WASHINGTON — The Democratic-controlled Senate dealt President Bush a smashing blow Thursday, rejecting the nomination of former Sen. John Tower as secretary of defense--the first time any American President has been denied one of his original Cabinet choices.
The 53-47 vote culminated six full days of bitter, partisan quarreling on the Senate floor and nearly three months of political turmoil caused by numerous allegations that Tower, 63, a dapper Texan, had been guilty of drunkenness, womanizing and sharing secret insights into U.S.-Soviet arms negotiations with defense contractors.
It was an especially humiliating setback for the President, not only because it came only 48 days after his inauguration, but also because Bush's own lobbying had yielded votes from only three Democratic senators, two of whom owed some personal loyalty to Tower.
Only one Republican--Sen. Nancy Landon Kassebaum of Kansas--voted against confirmation.
Both Bush and Tower greeted the defeat with equanimity, each calling for a truce between Congress and the White House. "We owe it to the American people to come together and move forward," the President said.
Tower's defeat was expected to send strong reverberations through the government in the weeks and months ahead--poisoning the general political climate in Congress and coloring many important decisions of national defense to be made at the White House.
"This has been a dirty process," lamented Sen. Pete Wilson (R-Calif.), a staunch Tower supporter who like most Republicans said that he was disillusioned by the outcome. "Do I think there will be hard feelings lingering? I do indeed. It's not going to be something that is soon forgotten because it can't be."
Democrats, however, told Bush they deeply regretted the personal and partisan enmity that had been created by the Tower affair and pledged to make amends. "This vote is not and should not be interpreted as a vote to harm the President," stressed Majority Leader George J. Mitchell (D-Me.).
Not since 1959 when the Senate rejected Lewis Strauss, President Dwight D. Eisenhower's nominee for commerce secretary, has any Cabinet appointee been denied confirmation by the Senate. Moreover, Tower was only the ninth Cabinet nominee in history ever to be rejected.
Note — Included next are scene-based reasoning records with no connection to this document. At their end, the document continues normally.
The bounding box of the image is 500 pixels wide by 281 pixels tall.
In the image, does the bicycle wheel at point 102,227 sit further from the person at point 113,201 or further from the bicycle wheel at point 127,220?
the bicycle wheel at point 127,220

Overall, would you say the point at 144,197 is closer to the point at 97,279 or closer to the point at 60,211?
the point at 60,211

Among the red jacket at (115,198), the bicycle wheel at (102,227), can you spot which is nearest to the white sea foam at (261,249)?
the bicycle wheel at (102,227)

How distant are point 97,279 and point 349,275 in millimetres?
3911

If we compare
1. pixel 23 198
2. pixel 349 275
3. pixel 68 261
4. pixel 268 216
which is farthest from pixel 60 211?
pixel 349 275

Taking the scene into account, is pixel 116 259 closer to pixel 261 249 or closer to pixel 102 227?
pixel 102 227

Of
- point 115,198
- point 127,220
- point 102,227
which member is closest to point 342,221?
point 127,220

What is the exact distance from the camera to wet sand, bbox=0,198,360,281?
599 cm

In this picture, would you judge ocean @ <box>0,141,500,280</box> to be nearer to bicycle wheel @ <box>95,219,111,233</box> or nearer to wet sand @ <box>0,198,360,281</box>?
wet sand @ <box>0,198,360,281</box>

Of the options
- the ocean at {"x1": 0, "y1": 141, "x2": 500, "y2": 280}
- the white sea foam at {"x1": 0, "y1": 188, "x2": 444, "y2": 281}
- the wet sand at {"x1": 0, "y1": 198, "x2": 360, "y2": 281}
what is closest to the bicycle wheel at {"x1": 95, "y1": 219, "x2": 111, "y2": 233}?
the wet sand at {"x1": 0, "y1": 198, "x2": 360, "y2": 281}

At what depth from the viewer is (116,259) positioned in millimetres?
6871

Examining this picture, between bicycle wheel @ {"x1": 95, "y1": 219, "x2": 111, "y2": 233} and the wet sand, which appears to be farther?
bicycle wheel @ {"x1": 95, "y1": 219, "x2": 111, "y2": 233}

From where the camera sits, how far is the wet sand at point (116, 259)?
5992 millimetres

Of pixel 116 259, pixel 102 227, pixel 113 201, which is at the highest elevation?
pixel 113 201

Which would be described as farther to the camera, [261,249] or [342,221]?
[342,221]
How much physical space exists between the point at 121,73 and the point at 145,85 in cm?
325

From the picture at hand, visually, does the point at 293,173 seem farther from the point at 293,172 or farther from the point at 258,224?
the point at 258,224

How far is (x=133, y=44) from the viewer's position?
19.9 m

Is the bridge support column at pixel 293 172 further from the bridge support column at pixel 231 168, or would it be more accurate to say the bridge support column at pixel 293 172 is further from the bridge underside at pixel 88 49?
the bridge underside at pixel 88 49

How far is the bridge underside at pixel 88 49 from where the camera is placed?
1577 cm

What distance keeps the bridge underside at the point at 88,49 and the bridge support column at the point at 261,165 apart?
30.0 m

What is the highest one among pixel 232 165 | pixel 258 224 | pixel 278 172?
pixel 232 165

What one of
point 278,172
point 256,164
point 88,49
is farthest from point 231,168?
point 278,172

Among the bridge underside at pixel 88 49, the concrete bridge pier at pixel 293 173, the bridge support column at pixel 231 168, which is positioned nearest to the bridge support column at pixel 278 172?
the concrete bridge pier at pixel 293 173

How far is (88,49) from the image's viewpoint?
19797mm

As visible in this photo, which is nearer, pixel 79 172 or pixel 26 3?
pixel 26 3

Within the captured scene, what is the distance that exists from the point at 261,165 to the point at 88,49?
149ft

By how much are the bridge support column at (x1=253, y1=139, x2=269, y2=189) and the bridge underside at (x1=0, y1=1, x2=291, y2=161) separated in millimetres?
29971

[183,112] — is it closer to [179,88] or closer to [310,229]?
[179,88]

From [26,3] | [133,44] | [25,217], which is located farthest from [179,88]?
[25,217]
But what made the loss even more startling was that Tower was rejected by a Senate in which he had served with distinction for 24 years, a Senate known for its chumminess and a Senate where stories of drunkenness and womanizing by members are legend. Indeed, Tower is the first former senator ever to be deprived of a Cabinet role by his former colleagues.
New Nominee Sought
At the White House, Bush quickly turned his attention to finding a new nominee--someone sufficiently qualified to pass muster in the Senate as well as someone whose choice would help to reverse the apparent loss of morale at the Pentagon caused by Tower's defeat.
At least one list of potential candidates was relayed to the White House personnel director, Charles G. Untermeyer, within two hours of the vote, according to a White House source.
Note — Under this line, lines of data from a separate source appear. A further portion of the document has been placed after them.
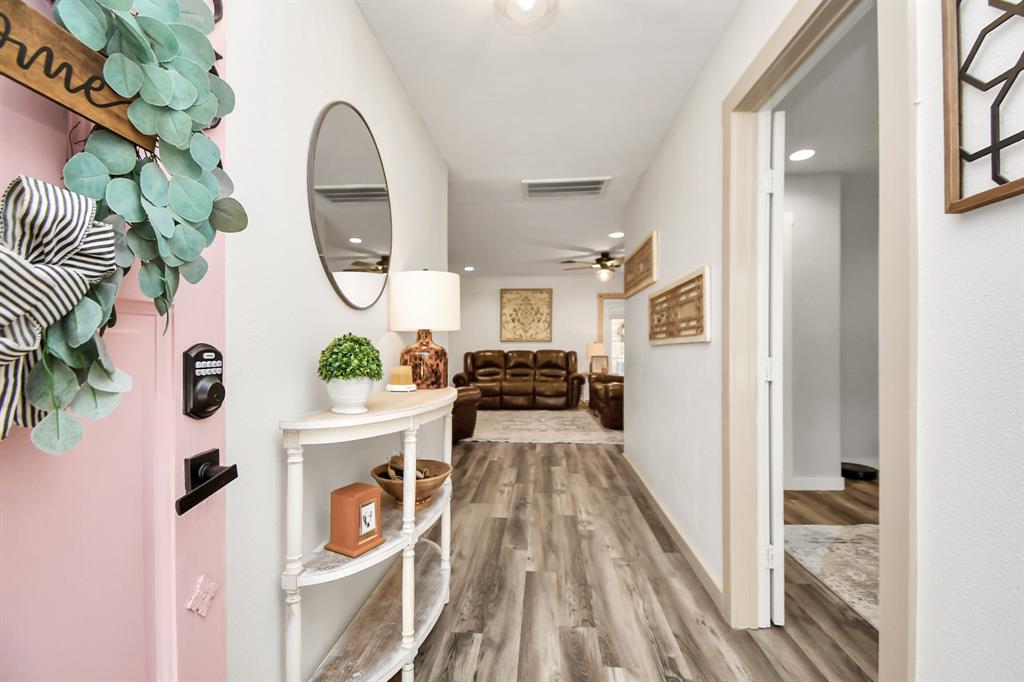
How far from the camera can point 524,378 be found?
313 inches

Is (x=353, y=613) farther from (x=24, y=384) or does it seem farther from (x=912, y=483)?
(x=912, y=483)

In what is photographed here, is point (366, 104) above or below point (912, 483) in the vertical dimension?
above

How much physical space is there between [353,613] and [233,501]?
0.95 m

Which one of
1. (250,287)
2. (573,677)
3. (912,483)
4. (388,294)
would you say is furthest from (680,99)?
(573,677)

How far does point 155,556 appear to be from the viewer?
2.16ft

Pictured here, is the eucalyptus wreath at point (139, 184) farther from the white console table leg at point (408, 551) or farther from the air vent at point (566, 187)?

Among those believed to be under consideration by Bush are three former defense secretaries, Republicans Donald H. Rumsfeld and James R. Schlesinger and Democrat Harold Brown; Sen. William S. Cohen (R-Me.); former Sen. Howard H. Baker Jr. (R-Tenn.); former Rep. Jack Edwards (R-Ala.); Donald B. Rice, president of Santa Monica-based RAND Corp.; former Transportation Secretary Drew Lewis, who is now chief executive of Union Pacific Corp.; Energy Secretary James D. Watkins, a former admiral; Martin Marietta chief executive Norman R. Augustine; Alcoa Chairman Paul H. O'Neill, and Brent Scowcroft, Bush's national security adviser.
Bush, who had rejected recommendations to withdraw Tower's nomination before it went down to defeat, also issued a statement expressing gratitude and regret to the defeated nominee and his family. "Instead of the recompense of a grateful nation," he said, "John Tower's lot in the past weeks has been a cruel ordeal."
Pleaded for Support
White House Press Secretary Marlin Fitzwater said that Bush never saw the fight as a personal one, even though he had called many wavering senators into the Oval Office over the last two weeks to plead with them to support Tower.
"The important thing is to find the best candidate that's available to the President, a person the President has confidence in, believes can do this job and can move in rapidly under the circumstances," Fitzwater said.
But he added that the President would take his time to make the right choice. "The world will not come to an end if there's not a candidate tomorrow," he said.
The President's admirers on Capitol Hill, such as Sen. John McCain (R-Ariz.), praised him for his loyalty to Tower--"a scarce commodity in this town, as we have seen in this process."